▶ What the task asks
Rewrite everything from the line containing "What is the extent" down to the end of the material, requests included, offsetting every distance value in the answers by -85. Leave the pictures out.
════
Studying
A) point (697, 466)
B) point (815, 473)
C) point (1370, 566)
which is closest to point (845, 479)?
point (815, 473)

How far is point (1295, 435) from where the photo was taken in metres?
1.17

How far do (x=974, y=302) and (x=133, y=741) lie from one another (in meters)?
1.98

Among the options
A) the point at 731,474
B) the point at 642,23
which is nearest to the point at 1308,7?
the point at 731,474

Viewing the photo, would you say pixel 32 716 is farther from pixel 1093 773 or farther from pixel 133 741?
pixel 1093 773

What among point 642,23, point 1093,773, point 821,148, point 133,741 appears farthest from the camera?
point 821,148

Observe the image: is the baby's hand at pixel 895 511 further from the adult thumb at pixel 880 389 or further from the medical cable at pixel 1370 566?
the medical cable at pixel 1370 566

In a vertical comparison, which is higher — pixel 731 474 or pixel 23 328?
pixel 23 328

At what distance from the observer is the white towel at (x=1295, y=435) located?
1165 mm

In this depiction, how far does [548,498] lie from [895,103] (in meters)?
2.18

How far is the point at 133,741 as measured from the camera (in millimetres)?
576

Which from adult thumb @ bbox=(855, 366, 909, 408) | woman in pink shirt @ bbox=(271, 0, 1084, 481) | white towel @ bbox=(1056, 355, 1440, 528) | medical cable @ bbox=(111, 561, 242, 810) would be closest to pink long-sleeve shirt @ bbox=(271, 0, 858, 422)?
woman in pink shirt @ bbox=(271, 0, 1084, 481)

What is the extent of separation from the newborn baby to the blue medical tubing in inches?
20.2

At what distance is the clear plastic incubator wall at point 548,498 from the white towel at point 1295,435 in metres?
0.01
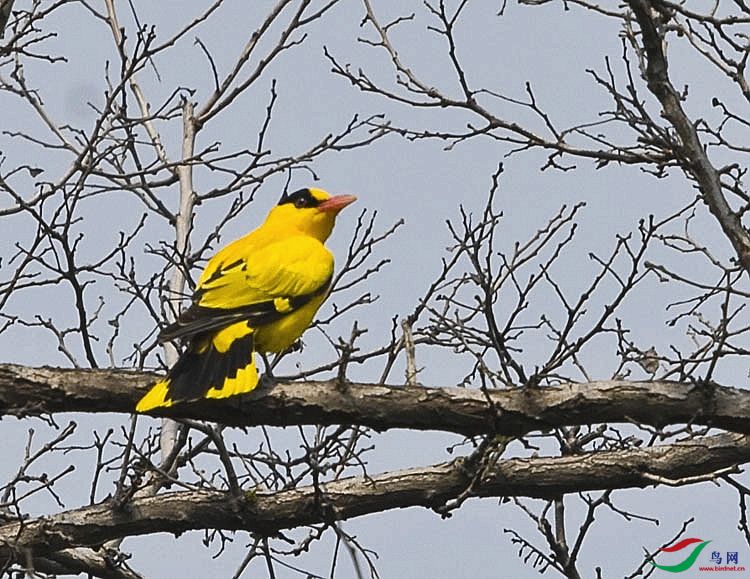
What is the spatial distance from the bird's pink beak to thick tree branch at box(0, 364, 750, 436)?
════
▶ Answer below
What is the extent of separation from the newborn baby to the blue medical tubing in inches?
-64.8

At what distance is the clear plastic incubator wall at point 548,498 from the white towel at point 1295,435 in metres?
-84.99
What is the spatial distance from the bird's pink beak to thick tree branch at box(0, 364, 750, 436)?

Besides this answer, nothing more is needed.